THE MANAGING DIRECTORS
The compensation of the Managing Directors, which is determined by the Administrative Board, consists of non-performance-based and performance-based components. The non-performance-based components consist of a fixed salary and non-cash compensation, whereas the performance-based components consist of bonuses and components with a long-term incentive effect. Along with job assignments and performance of each individual Managing Director, the criteria for calculating the total remuneration are the economic situation, long-term strategic planning and related targets, the long-term durability of targeted results and the Company’s long-term prospects.
A fixed salary is paid out monthly as non-performance-based basic compensation. In addition, the Managing Directors receive non-cash compensation, such as company cars, pension contributions and insurance premiums. In principle, these benefits are granted to all Managing Directors in an equal manner and are included in the non-performance-based compensation. The fixed compensation for the three Managing Directors amounted to € 2.1 million in the financial year (previous year: € 1.9 million).

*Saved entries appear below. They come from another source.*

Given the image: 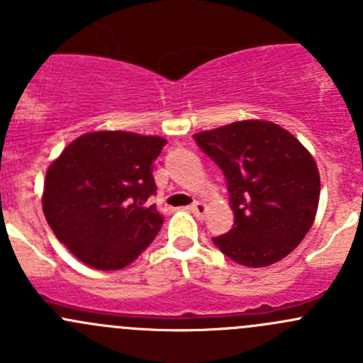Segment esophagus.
Instances as JSON below:
<instances>
[{
  "instance_id": "34e87169",
  "label": "esophagus",
  "mask_w": 363,
  "mask_h": 363,
  "mask_svg": "<svg viewBox=\"0 0 363 363\" xmlns=\"http://www.w3.org/2000/svg\"><path fill=\"white\" fill-rule=\"evenodd\" d=\"M189 208H191V212L196 216V218H203L205 211H207V205L203 202H195Z\"/></svg>"
}]
</instances>
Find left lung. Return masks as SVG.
<instances>
[{
    "label": "left lung",
    "mask_w": 363,
    "mask_h": 363,
    "mask_svg": "<svg viewBox=\"0 0 363 363\" xmlns=\"http://www.w3.org/2000/svg\"><path fill=\"white\" fill-rule=\"evenodd\" d=\"M223 170L235 223L214 237L223 255L244 267H267L306 237L320 202V172L311 152L270 121H237L193 135Z\"/></svg>",
    "instance_id": "left-lung-1"
}]
</instances>
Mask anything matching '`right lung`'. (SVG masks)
Returning <instances> with one entry per match:
<instances>
[{"instance_id":"obj_1","label":"right lung","mask_w":363,"mask_h":363,"mask_svg":"<svg viewBox=\"0 0 363 363\" xmlns=\"http://www.w3.org/2000/svg\"><path fill=\"white\" fill-rule=\"evenodd\" d=\"M167 140L131 131H93L50 163L42 207L61 244L86 265L119 270L155 240L163 225L156 205L155 161Z\"/></svg>"}]
</instances>
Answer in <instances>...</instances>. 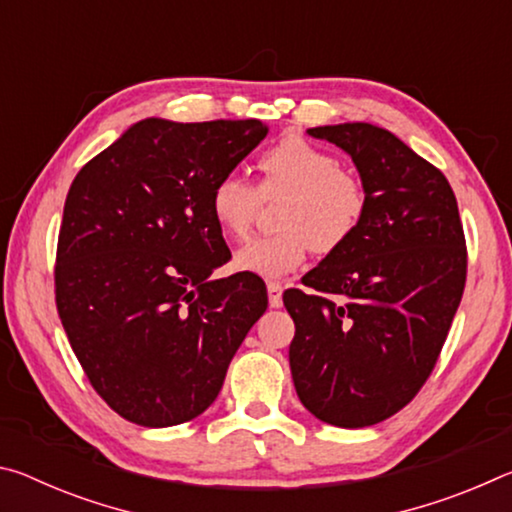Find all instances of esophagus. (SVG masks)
<instances>
[{"label": "esophagus", "mask_w": 512, "mask_h": 512, "mask_svg": "<svg viewBox=\"0 0 512 512\" xmlns=\"http://www.w3.org/2000/svg\"><path fill=\"white\" fill-rule=\"evenodd\" d=\"M266 291H268V305H271L273 309L282 307V284L280 282H268L266 284Z\"/></svg>", "instance_id": "esophagus-1"}]
</instances>
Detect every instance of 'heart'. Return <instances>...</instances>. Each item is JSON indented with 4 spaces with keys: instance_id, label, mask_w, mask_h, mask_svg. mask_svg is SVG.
<instances>
[{
    "instance_id": "b5f03b06",
    "label": "heart",
    "mask_w": 512,
    "mask_h": 512,
    "mask_svg": "<svg viewBox=\"0 0 512 512\" xmlns=\"http://www.w3.org/2000/svg\"><path fill=\"white\" fill-rule=\"evenodd\" d=\"M259 194L289 192L277 214L282 230L250 241L235 255L237 268L259 277H284L305 264L309 250L332 253L352 237L366 210V196L341 162L300 135H284L259 155ZM257 189L237 173L219 178L210 212L225 235L244 241L259 210Z\"/></svg>"
}]
</instances>
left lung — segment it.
<instances>
[{"mask_svg": "<svg viewBox=\"0 0 512 512\" xmlns=\"http://www.w3.org/2000/svg\"><path fill=\"white\" fill-rule=\"evenodd\" d=\"M359 171L366 210L352 237L289 289L293 386L318 420L370 427L404 409L431 375L465 287L456 196L433 164L386 128H307Z\"/></svg>", "mask_w": 512, "mask_h": 512, "instance_id": "left-lung-1", "label": "left lung"}]
</instances>
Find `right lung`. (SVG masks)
Here are the masks:
<instances>
[{"label": "right lung", "mask_w": 512, "mask_h": 512, "mask_svg": "<svg viewBox=\"0 0 512 512\" xmlns=\"http://www.w3.org/2000/svg\"><path fill=\"white\" fill-rule=\"evenodd\" d=\"M259 119L133 124L76 173L56 257L69 345L112 411L142 427L201 415L268 307L230 259L210 212L214 183L264 140Z\"/></svg>", "instance_id": "right-lung-1"}]
</instances>
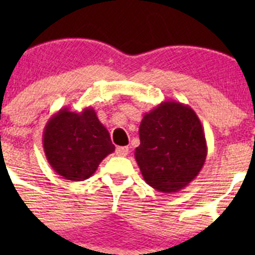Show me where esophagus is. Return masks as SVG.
<instances>
[{
    "label": "esophagus",
    "mask_w": 255,
    "mask_h": 255,
    "mask_svg": "<svg viewBox=\"0 0 255 255\" xmlns=\"http://www.w3.org/2000/svg\"><path fill=\"white\" fill-rule=\"evenodd\" d=\"M128 151H129V148H128V146H117V148H116V154H117L118 156H126L128 154Z\"/></svg>",
    "instance_id": "obj_1"
}]
</instances>
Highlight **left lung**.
I'll use <instances>...</instances> for the list:
<instances>
[{"mask_svg":"<svg viewBox=\"0 0 255 255\" xmlns=\"http://www.w3.org/2000/svg\"><path fill=\"white\" fill-rule=\"evenodd\" d=\"M134 158L146 184L164 194L185 189L201 171L207 143L190 106L164 101L143 116Z\"/></svg>","mask_w":255,"mask_h":255,"instance_id":"8db88e82","label":"left lung"}]
</instances>
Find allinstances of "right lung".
<instances>
[{"instance_id":"add662e5","label":"right lung","mask_w":255,"mask_h":255,"mask_svg":"<svg viewBox=\"0 0 255 255\" xmlns=\"http://www.w3.org/2000/svg\"><path fill=\"white\" fill-rule=\"evenodd\" d=\"M43 148L53 170L71 181L89 179L115 151L109 130L92 107L81 112L64 107L54 113L44 127Z\"/></svg>"}]
</instances>
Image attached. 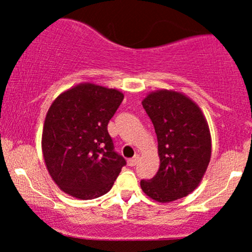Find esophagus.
I'll return each mask as SVG.
<instances>
[{"label":"esophagus","instance_id":"1","mask_svg":"<svg viewBox=\"0 0 252 252\" xmlns=\"http://www.w3.org/2000/svg\"><path fill=\"white\" fill-rule=\"evenodd\" d=\"M138 160H140V158H138V155H136L132 158H129L128 164H129L130 167H134V166H136V164L138 163Z\"/></svg>","mask_w":252,"mask_h":252}]
</instances>
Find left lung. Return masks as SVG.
<instances>
[{
    "label": "left lung",
    "mask_w": 252,
    "mask_h": 252,
    "mask_svg": "<svg viewBox=\"0 0 252 252\" xmlns=\"http://www.w3.org/2000/svg\"><path fill=\"white\" fill-rule=\"evenodd\" d=\"M142 105L158 136L160 168L152 179L141 180V189L160 202L184 198L196 189L210 163L206 120L198 105L179 92H153Z\"/></svg>",
    "instance_id": "8db88e82"
}]
</instances>
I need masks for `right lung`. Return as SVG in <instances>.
<instances>
[{"mask_svg": "<svg viewBox=\"0 0 252 252\" xmlns=\"http://www.w3.org/2000/svg\"><path fill=\"white\" fill-rule=\"evenodd\" d=\"M123 98L117 90L88 83L52 103L43 126L42 154L52 179L67 194L83 200L104 195L126 164L108 132Z\"/></svg>", "mask_w": 252, "mask_h": 252, "instance_id": "1", "label": "right lung"}]
</instances>
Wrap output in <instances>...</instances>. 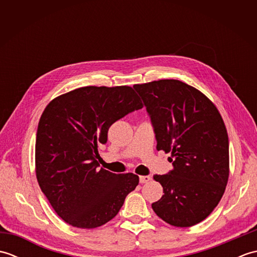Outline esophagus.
<instances>
[{
	"mask_svg": "<svg viewBox=\"0 0 257 257\" xmlns=\"http://www.w3.org/2000/svg\"><path fill=\"white\" fill-rule=\"evenodd\" d=\"M139 180H140V183H147V182L150 181L151 177L150 176H141L139 178Z\"/></svg>",
	"mask_w": 257,
	"mask_h": 257,
	"instance_id": "34e87169",
	"label": "esophagus"
}]
</instances>
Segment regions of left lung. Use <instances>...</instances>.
Here are the masks:
<instances>
[{
	"mask_svg": "<svg viewBox=\"0 0 257 257\" xmlns=\"http://www.w3.org/2000/svg\"><path fill=\"white\" fill-rule=\"evenodd\" d=\"M154 123L157 150L170 152L173 170L155 176L163 194L152 203L170 225L189 227L209 216L224 193L228 173V137L214 103L177 79L134 85Z\"/></svg>",
	"mask_w": 257,
	"mask_h": 257,
	"instance_id": "1",
	"label": "left lung"
}]
</instances>
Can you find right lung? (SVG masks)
<instances>
[{"label": "right lung", "mask_w": 257, "mask_h": 257, "mask_svg": "<svg viewBox=\"0 0 257 257\" xmlns=\"http://www.w3.org/2000/svg\"><path fill=\"white\" fill-rule=\"evenodd\" d=\"M144 105L129 86H86L48 103L38 122L35 172L42 192L59 217L95 228L118 214L139 183L134 173L98 169V146L110 125Z\"/></svg>", "instance_id": "obj_1"}]
</instances>
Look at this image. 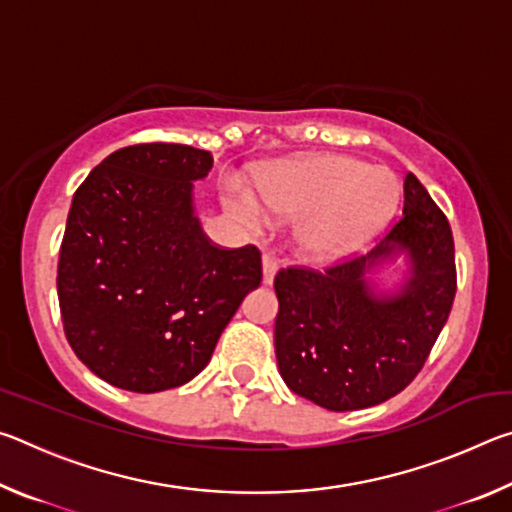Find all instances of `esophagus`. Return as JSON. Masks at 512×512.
Listing matches in <instances>:
<instances>
[{
	"label": "esophagus",
	"instance_id": "obj_1",
	"mask_svg": "<svg viewBox=\"0 0 512 512\" xmlns=\"http://www.w3.org/2000/svg\"><path fill=\"white\" fill-rule=\"evenodd\" d=\"M275 273H277V262H275L271 255L264 253L262 255V282L264 284H273Z\"/></svg>",
	"mask_w": 512,
	"mask_h": 512
}]
</instances>
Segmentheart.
<instances>
[{"instance_id":"heart-1","label":"heart","mask_w":512,"mask_h":512,"mask_svg":"<svg viewBox=\"0 0 512 512\" xmlns=\"http://www.w3.org/2000/svg\"><path fill=\"white\" fill-rule=\"evenodd\" d=\"M259 194L267 205L237 189L232 210L250 225L302 219L298 253L309 262H334L350 255L391 219L400 203V183L386 167H368L348 155H316L275 167L262 176Z\"/></svg>"}]
</instances>
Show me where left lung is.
<instances>
[{
	"mask_svg": "<svg viewBox=\"0 0 512 512\" xmlns=\"http://www.w3.org/2000/svg\"><path fill=\"white\" fill-rule=\"evenodd\" d=\"M404 254L410 271L393 294L367 273ZM275 357L293 393L327 411H357L391 400L422 370L456 296L454 237L447 216L413 173L404 210L368 255L327 271L282 268Z\"/></svg>",
	"mask_w": 512,
	"mask_h": 512,
	"instance_id": "1",
	"label": "left lung"
}]
</instances>
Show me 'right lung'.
Here are the masks:
<instances>
[{"instance_id": "1", "label": "right lung", "mask_w": 512, "mask_h": 512, "mask_svg": "<svg viewBox=\"0 0 512 512\" xmlns=\"http://www.w3.org/2000/svg\"><path fill=\"white\" fill-rule=\"evenodd\" d=\"M212 162L185 144L126 146L72 198L56 277L65 336L94 375L124 391L194 379L262 282L259 250L210 244L194 214V180Z\"/></svg>"}]
</instances>
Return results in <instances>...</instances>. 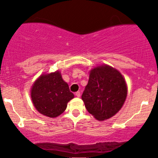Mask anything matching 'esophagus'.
<instances>
[{"mask_svg": "<svg viewBox=\"0 0 158 158\" xmlns=\"http://www.w3.org/2000/svg\"><path fill=\"white\" fill-rule=\"evenodd\" d=\"M80 95H81V94H80V92H79V91H78V92L76 93V97H80Z\"/></svg>", "mask_w": 158, "mask_h": 158, "instance_id": "34e87169", "label": "esophagus"}]
</instances>
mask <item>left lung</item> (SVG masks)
<instances>
[{
    "label": "left lung",
    "mask_w": 158,
    "mask_h": 158,
    "mask_svg": "<svg viewBox=\"0 0 158 158\" xmlns=\"http://www.w3.org/2000/svg\"><path fill=\"white\" fill-rule=\"evenodd\" d=\"M128 88L120 72L107 64L91 69L82 95L86 110L97 120L104 121L118 112L127 97Z\"/></svg>",
    "instance_id": "1"
}]
</instances>
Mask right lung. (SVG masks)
Segmentation results:
<instances>
[{
	"label": "right lung",
	"mask_w": 158,
	"mask_h": 158,
	"mask_svg": "<svg viewBox=\"0 0 158 158\" xmlns=\"http://www.w3.org/2000/svg\"><path fill=\"white\" fill-rule=\"evenodd\" d=\"M30 96L36 110L50 118L62 114L68 102L74 98L59 71L40 76L32 86Z\"/></svg>",
	"instance_id": "1"
}]
</instances>
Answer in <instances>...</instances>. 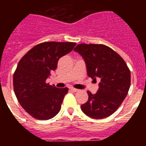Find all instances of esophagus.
Listing matches in <instances>:
<instances>
[{
  "instance_id": "esophagus-1",
  "label": "esophagus",
  "mask_w": 146,
  "mask_h": 146,
  "mask_svg": "<svg viewBox=\"0 0 146 146\" xmlns=\"http://www.w3.org/2000/svg\"><path fill=\"white\" fill-rule=\"evenodd\" d=\"M69 89H70L72 91H73V92H77V91H78V89H76L73 87H70L69 88Z\"/></svg>"
}]
</instances>
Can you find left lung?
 <instances>
[{
	"instance_id": "8db88e82",
	"label": "left lung",
	"mask_w": 146,
	"mask_h": 146,
	"mask_svg": "<svg viewBox=\"0 0 146 146\" xmlns=\"http://www.w3.org/2000/svg\"><path fill=\"white\" fill-rule=\"evenodd\" d=\"M84 59L87 74L100 80L95 94L88 91V99L81 105L82 111L94 119H102L116 111L128 94L131 74L123 59L104 44H80L74 49Z\"/></svg>"
}]
</instances>
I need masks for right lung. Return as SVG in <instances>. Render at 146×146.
<instances>
[{"label":"right lung","instance_id":"add662e5","mask_svg":"<svg viewBox=\"0 0 146 146\" xmlns=\"http://www.w3.org/2000/svg\"><path fill=\"white\" fill-rule=\"evenodd\" d=\"M74 42H44L21 58L13 77L15 95L23 109L33 118L48 120L60 111L68 88H58L46 80L57 68L59 59L70 52Z\"/></svg>","mask_w":146,"mask_h":146}]
</instances>
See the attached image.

Non-cash compensation totaled € 0.1 million (previous year: € 0.1 million).
The bonus component of performance-related compensation is mainly based on the PUMA Group’s operating income (EBIT) and free cash flow and is staggered according to the degree to which targets are met. In addition, qualitative individual goals are set. An upper limit is also agreed. In the financial year, variable bonuses came to € 3.9 million (previous year: € 2.5 million).
Pro-rata provisions totaling € 8.4 million (previous year: € 2.1 million) were set up for the existing compensation program (virtual shares/monetary units) with long-term incentives (from the years 2014 to 2017) for Managing Directors in financial year 2017 according to the vesting periods. Under the performance-based program, 70% of the compensation will be based on the medium-term performance of PUMA SE’s share and 30% will be based on the medium-term performance of Kering S.A.’s share in relation to benchmark companies. Further information on this program can be found in Section 19 of the Notes to the Consolidated Financial Statements. In addition, a payment of € 0.4 million (previous year: € 0.0 million) was made in connection with the Stock Option Program 2012, which expired at the end of April 2017.
Managing Directors have pension commitments as part of deferred compensation, which are paid from the aforementioned performance-based and/or non-performance-based remuneration for which the Company has taken out reinsurance for pension commitments. The proportion of the pension capital that is already financed through contributions to the pension liability insurance is deemed to be vested. During the financial year, € 0.4 million was allocated for Managing Directors (previous year: € 0.4 million). The present value of the pension benefits granted to active Managing Directors in the amount of € 4.5 million as of December 31, 2017 (previous year: € 2.6 million) was offset against the pledged asset value of the pension liability insurance policy, which was of an equal amount.
There are performance-based pension obligations to former members of the Board of Management and their widows/widowers amounting to € 3.3 million (previous year: € 3.5 million) and contribution-based pension obligations in association with deferred payment from previous members of the Board of Management and Managing Directors of € 10.3 million (previous year: € 10.1 million). Both items are accordingly recognized as liabilities under pension provisions, unless they are offset against asset values of an equal amount. Pension obligations to former members of the Board of Management and their widows/widowers amounted to € 0.2 million (previous year:
€ 0.2 million).
In accordance with the Articles of Association, the Administrative Board has at least 3 members; it currently consists of 6 members. The compensation of the Administrative Board is comprised of a fixed and a performance-based component. The total fixed compensation amounted to € 0.3 million (previous year: € 0.3 million).
In accordance with the Articles of Association, each member of the Administrative Board receives a fixed annual compensation in the amount of € 25.0 thousand. The fixed compensation is increased by an additional fixed annual amount of € 25.0 thousand for the Chairman of the Administrative Board, € 12.5 thousand for the Vice Chairman of the Administrative Board, € 10.0 thousand for each committee chairman (excluding the Nominating Committee) and € 5.0 thousand for each committee member (excluding the Nominating Committee).
In addition, each Administrative Board member receives performance-based compensation equal to € 20.00 for each € 0.01 by which the earnings per share figure exceeds a minimum amount of € 16.00 per share. The performance-based compensation amounts to a maximum of € 10.0 thousand per year. The Chairman of the Administrative Board receives twice this amount (maximum € 20.0 thousand) and the Vice Chairman receives one and a half times this amount (maximum € 15.0 thousand) in compensation. Since earnings per share are below the minimum amount in the financial year, no performance-based compensation will be paid.